Pour son nouveau long métrage, le réalisateur Belge flamand Felix von Groeningen nous ouvre la porte du Belgica, un bar tenu par deux frères que la vie avait éloignés. Une invitation nocturne à faire la fête et propice à tous les excès où la musique est omniprésente. Mais pour les protagonistes, le réveil peut être difficile.
Felix van Groeningen avait été remarqué sur la Croisette en 2009 avec un film aussi singulier que son titre, La Merditude des choses, présenté à la Quinzaine des Réalisateurs. En 2012, Alabama Monroe, un drame parental qui avait reçu un très bon accueil critique et public, avait obtenu par la suite le César du Meilleur film étranger et une nomination à l’Oscar du Meilleur film étranger. Autant dire que ce nouveau long métrage suscitait à la fois attente et curiosité. Le réalisateur a été inspiré par un modèle et une histoire existants, le Charlatan, un bar de Gand, dont son père fut le copropriétaire, où il grandit et qui fut repris par deux frères à partir de 2000.
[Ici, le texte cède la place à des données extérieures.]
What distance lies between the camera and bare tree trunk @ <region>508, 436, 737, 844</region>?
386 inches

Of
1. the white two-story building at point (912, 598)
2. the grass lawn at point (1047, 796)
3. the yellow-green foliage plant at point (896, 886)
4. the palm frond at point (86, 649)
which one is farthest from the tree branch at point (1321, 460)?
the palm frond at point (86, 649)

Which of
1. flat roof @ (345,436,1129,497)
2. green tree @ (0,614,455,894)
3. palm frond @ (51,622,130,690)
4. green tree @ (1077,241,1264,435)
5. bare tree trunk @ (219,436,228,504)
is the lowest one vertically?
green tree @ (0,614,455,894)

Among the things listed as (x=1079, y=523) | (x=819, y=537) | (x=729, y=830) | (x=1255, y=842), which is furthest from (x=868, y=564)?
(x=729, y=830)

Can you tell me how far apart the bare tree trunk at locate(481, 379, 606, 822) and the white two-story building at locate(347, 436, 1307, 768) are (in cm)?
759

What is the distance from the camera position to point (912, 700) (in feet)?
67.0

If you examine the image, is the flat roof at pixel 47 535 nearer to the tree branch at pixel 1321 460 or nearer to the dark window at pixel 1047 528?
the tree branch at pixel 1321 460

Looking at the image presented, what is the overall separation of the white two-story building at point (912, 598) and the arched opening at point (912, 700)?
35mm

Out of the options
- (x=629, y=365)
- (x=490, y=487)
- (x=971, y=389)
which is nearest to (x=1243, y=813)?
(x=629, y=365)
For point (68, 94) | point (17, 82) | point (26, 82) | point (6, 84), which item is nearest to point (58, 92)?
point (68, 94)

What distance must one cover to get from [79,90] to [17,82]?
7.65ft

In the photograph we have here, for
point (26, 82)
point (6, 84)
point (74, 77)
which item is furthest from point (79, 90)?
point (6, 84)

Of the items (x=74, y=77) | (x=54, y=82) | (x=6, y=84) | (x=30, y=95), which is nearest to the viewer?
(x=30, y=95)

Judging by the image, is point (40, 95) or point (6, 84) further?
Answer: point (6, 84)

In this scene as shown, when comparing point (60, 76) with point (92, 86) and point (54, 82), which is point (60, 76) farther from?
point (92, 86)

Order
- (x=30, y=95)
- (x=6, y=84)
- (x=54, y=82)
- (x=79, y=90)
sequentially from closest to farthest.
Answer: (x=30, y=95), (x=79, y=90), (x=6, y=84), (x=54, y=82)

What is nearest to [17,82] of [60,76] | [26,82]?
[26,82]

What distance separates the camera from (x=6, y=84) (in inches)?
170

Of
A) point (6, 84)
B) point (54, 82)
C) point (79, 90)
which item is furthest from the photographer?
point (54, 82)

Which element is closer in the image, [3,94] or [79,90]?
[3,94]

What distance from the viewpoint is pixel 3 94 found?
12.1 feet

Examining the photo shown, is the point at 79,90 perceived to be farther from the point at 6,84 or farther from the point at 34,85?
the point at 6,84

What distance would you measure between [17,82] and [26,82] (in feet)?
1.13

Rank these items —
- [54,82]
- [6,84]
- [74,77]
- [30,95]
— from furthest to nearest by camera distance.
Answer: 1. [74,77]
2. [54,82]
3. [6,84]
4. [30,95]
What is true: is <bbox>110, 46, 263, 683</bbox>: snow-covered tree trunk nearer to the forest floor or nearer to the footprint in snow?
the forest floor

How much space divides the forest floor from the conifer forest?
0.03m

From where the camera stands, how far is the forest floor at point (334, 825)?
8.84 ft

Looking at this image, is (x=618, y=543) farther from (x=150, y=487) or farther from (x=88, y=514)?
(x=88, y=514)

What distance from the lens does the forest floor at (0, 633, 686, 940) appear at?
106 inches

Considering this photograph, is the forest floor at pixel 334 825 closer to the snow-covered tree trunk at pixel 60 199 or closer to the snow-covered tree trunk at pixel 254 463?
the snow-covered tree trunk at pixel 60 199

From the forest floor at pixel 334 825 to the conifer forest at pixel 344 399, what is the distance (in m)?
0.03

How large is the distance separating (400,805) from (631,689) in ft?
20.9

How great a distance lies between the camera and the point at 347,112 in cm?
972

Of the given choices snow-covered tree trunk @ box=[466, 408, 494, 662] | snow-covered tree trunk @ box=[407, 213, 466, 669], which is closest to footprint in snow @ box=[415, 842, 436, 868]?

Bienvenue donc au Belgica, un établissement que vient de racheter Jo, épris de musique. Frank, le frère aîné qui ne l’a pas vu depuis longtemps, ne se satisfait plus de son travail dans une concession automobile et d’une vie de famille presque trop bien rangée. Malgré quelques virées nocturnes bien arrosées, il a envie de revivre une partie de sa jeunesse et d’une existence plus « rock’n’roll », en dépit du risque de délaisser sa femme et son enfant. Il décide alors de rejoindre Jo. Les deux frères sont différents l’un de l’autre. Si Jo semble avoir la tête sur les épaules, Frank est nettement mois raisonnable. Pourtant, ils s’associent dans l’entreprise. Ils veulent faire de ce café un endroit festif où la musique est reine, où l’on boit et danse, une arche de Noé ouverte à tous les noctambules sans discrimination.

Comme dans La Merditude… on rencontre des paumés et on boit beaucoup dans Belgica, de la bière, bien entendu, mais aussi d’autres boissons très alcoolisées. Comme dans Alabama Monroe, on retrouve un couple en détresse et la musique tient une place importante. Sous l’impulsion du duo, aidé de quelques amis, les premiers résultats sont encourageants, l’affaire marche bien. Frank voit plus grand. Le bar s’agrandit avec l’acquisition d’un local désaffecté et transformé en espace de concert. La clientèle répond présent et le Belgica, qui fait désormais sienne la formule « drugs, sex and rock’n’roll », devient le lieu incontournable de la vie nocturne gantoise, en même temps qu’un monstre que ses créateurs ne peuvent plus contrôler. Les lendemains de fête sont souvent difficiles. Quand ils se répètent, la pente devient glissante puis dangereuse. Lieu de perdition pour les fêtards, l’établissement risque de l’être aussi pour Jo et Frank.

Les deux frères s’étaient retrouvés, ils sont sur le point de se perdre. Le plus jeune voit s’éloigner la perspective de fonder un foyer, tandis que, par ses excès, l’aîné met le sien de plus en plus en danger. Les relations fraternelles, mais aussi amicales, sont mises à mal. Les tensions s’accentuent, la violence et le manque d’argent apparaissent et le beau projet s’étiole lentement.
Film sur la fraternité, l’amitié et le sens de la vie, Belgica peut aussi être perçu comme le microcosme de toute société confrontée à de profonds changements. Si Tom Vermeir et Stef Aerts sont les deux excellents interprètes, pourtant méconnus, de cette nouvelle œuvre de Felix van Groeningen, la musique en est le troisième personnage. Comme nous l’évoquions précédemment, elle occupe une place prépondérante. Elle est même omniprésente, selon le souhait du cinéaste qui avait «(…) envie de faire un film un peu rock’n’roll ! ». Parfois, on a même l’impression que c’est elle qui dirige la manœuvre, la caméra se contentant de capter les images des musiciens et du public en délire tandis que le réalisateur est parti prendre un rafraîchissement au comptoir. D’où ce sentiment de longueur lors de certaines plages musicales qui pourra être vu comme un défaut du film. Peut-être. Cependant d’ordinaire, dans ce contexte, on regarde pas le temps passer. Aussi, entrez quand même faire un tour au Belgica. Mais soyez sages. Un peu.
Belgica de Felix Van Groeningen (Belgique – 2015 – 2h06). Avec Tom Vermeir, Stef Aerts, Hélène Devos et Charlotte Vandermeersch.